The ability to track and analyze OEE has had a profound effect on PMT’s ability to improve throughput, performance and profitability. “The whole process made us realize how underutilized our plants were,” says Grabill. “With disciplined data collection and analysis, we were able to make good business decisions on projects to drive performance.” For example, management removed from the strategic plan some projects that were too capital or technology-intensive to improve OEE.
Consequently, OEE grew from 70 percent across the division in 2006 to 78 percent in 2011. This increase was an important contributor to PMT’s overall margins rising from 10 percent to 18 percent over the same period, Grabill says.
A common problem plaguing many users seeking similar results is an inability to sustain the initial improvements that their analysis of OEE data prompts them to make. “Typically, a continuous-improvement team looks at OEE data and implements improvements,” explains Tom Troy, director of MES solutions at Invensys Operations Management, headquartered in Plano, Texas. “When, however, the team pulls up stakes and goes off to the next project, the changes fall by the wayside. No one is charged to sustain the initial changes and drive further improvements with OEE data.”

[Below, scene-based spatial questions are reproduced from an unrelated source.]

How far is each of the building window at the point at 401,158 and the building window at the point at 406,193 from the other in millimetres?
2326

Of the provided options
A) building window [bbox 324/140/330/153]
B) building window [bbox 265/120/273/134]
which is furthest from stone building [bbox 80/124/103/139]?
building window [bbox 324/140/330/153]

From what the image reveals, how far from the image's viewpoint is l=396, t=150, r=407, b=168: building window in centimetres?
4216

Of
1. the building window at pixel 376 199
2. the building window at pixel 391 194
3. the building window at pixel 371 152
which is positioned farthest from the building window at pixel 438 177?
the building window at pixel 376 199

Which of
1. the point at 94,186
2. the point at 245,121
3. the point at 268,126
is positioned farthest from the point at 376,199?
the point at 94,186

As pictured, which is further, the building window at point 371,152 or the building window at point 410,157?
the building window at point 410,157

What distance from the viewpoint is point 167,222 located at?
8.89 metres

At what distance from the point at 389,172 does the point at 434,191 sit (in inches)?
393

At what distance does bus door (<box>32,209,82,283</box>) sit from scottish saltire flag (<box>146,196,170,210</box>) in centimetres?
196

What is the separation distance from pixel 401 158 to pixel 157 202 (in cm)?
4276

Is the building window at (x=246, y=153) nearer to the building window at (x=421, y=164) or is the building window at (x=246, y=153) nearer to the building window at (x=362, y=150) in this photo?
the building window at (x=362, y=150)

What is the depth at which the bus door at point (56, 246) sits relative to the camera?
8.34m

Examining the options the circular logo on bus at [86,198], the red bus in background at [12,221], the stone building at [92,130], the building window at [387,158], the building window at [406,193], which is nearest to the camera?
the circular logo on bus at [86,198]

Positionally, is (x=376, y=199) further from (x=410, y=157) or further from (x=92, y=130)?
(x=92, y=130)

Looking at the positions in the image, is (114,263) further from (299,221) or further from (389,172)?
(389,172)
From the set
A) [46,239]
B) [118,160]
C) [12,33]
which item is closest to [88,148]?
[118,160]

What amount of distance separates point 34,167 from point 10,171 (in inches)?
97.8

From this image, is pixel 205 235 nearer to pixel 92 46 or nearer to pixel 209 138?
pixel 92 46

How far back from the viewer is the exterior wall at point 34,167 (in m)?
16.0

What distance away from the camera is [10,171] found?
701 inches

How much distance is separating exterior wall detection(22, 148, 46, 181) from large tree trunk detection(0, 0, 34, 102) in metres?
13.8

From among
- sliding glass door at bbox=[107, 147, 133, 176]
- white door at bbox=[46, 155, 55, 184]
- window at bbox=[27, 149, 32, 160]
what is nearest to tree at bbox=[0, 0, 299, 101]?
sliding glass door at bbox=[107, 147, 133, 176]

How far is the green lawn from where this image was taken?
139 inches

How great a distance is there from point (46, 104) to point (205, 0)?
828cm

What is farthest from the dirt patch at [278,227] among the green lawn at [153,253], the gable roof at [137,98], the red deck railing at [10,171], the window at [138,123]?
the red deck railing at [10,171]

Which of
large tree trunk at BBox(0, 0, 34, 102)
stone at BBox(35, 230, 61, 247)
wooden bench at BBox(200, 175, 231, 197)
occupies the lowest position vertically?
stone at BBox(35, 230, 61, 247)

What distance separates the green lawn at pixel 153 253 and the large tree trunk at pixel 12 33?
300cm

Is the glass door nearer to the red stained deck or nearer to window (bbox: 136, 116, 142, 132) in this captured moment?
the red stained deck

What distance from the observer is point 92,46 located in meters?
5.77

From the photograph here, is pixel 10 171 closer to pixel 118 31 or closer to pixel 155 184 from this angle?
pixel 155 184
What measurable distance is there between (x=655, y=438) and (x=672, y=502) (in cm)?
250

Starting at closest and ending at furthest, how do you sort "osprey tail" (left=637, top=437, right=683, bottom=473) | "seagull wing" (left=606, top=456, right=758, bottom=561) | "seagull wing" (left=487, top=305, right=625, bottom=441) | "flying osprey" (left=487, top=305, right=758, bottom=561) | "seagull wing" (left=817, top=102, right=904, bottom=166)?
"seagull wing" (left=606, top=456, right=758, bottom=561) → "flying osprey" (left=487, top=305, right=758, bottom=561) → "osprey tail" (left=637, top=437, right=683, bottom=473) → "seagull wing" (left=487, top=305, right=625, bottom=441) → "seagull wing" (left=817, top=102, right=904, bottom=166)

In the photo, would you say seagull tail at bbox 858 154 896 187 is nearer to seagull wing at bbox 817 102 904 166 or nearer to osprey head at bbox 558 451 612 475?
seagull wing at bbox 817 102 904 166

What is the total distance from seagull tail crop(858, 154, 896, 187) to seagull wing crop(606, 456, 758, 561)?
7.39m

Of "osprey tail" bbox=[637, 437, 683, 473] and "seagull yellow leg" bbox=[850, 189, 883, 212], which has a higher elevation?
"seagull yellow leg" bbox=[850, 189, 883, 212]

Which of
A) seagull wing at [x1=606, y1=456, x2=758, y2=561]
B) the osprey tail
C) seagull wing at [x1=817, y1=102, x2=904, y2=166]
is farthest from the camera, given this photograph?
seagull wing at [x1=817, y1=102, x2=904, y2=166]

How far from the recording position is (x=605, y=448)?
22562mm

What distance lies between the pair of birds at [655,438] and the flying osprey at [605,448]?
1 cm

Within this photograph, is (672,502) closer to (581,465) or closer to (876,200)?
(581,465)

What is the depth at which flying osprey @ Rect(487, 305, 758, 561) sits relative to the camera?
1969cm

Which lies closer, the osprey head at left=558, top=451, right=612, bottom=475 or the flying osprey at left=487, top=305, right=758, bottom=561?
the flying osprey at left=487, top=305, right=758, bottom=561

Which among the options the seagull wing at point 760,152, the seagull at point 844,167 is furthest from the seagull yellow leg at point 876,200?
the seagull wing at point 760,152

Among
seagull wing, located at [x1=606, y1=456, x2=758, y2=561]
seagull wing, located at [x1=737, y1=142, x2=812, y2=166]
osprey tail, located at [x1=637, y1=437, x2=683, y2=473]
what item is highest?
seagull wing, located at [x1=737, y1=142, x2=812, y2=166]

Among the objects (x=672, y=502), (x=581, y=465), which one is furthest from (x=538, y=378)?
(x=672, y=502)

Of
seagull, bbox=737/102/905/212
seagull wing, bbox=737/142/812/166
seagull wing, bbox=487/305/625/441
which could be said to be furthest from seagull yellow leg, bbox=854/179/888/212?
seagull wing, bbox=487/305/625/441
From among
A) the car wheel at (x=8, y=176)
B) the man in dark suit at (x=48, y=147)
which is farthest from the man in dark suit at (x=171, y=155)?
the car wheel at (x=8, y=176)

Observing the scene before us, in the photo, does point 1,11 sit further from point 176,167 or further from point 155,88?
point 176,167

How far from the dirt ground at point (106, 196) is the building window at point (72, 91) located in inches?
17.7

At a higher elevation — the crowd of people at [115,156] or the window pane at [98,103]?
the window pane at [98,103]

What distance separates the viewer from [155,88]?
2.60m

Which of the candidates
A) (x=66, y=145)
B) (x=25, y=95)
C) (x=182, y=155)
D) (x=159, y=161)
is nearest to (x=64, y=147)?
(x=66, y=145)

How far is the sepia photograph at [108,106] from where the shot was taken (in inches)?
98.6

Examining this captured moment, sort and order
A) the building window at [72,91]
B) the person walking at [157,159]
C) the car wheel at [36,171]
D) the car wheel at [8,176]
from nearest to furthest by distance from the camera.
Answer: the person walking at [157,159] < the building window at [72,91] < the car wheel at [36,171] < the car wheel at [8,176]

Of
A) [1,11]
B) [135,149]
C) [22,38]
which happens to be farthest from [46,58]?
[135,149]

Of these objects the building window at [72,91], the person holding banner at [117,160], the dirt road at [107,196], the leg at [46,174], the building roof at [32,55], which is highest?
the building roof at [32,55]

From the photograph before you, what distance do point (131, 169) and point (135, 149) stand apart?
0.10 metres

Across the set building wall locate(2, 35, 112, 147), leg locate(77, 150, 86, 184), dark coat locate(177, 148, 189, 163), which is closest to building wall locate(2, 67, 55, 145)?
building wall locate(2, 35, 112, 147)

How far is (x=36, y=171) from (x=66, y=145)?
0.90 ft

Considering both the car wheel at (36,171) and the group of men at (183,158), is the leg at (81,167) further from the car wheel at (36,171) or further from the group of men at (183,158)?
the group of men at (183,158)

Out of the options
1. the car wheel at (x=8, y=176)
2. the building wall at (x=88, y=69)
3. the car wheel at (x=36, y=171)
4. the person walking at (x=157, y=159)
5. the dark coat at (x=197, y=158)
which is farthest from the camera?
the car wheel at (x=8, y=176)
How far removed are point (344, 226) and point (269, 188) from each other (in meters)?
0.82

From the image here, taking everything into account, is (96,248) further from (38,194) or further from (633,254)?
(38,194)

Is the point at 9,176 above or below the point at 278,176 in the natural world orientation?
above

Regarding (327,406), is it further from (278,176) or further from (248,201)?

To solve these problems, management took steps to make OEE and continuous improvement a permanent part of the culture at Rich Products Corp., a family-owned food and food services company based in Buffalo, N.Y. One of these steps was to tie OEE to the financial data by determining the dollar value of 1 percentage point of OEE (see rationale online at http://bitly/richfoods001).
A team at Rich Products developed a process for calculating the savings from incremental improvements to OEE, not only for the overall plant but also for product lines and groupings.
“With these kinds of projects, the challenge always lies in quantifying the return,” notes Troy. “To a lot of people, the returns look soft. So, it was important for Rich to come out with some really solid information on what an incremental improvement to OEE means to the organization in terms of dollars.” The link of OEE to dollars has gained both the attention and confidence of management to support initiatives based on the metric.
Another step taken at Rich Products was to put some custom software on top of the OEE data. This tool helps the company to manage incidents and their resolutions, thereby institutionalizing its responses to OEE data.
Troy notes that users also have the option of deploying workflow software that vendors have already developed for “digitizing” procedures. Tools such as Invensys’ ArchestrA Workflow provide a framework for sustaining process improvements from OEE projects. When a key performance indicator exceeds a predefined limit, the software can execute a predetermined action plan established by the continuous-improvement team, automatically involving the right people.
Consider a scenario in which downtime exceeded 30 minutes in a shift on Line 1. The software may bring together people from maintenance, operations and engineering normally responsible for the line to investigate and correct the cause. After looking at the data, they may decide that some maintenance is in order and turn the problem over to the maintenance organization. The incident is not closed until the corrective action occurs.
“So, there is visibility into who has done these actions and what’s still open and who is responsible for them,” says Troy at Invensys. “Things are not left open ended.”
Not only does the practice embed OEE into the company’s culture, but it also prevents any further controversies from erupting over the usefulness of the performance metric.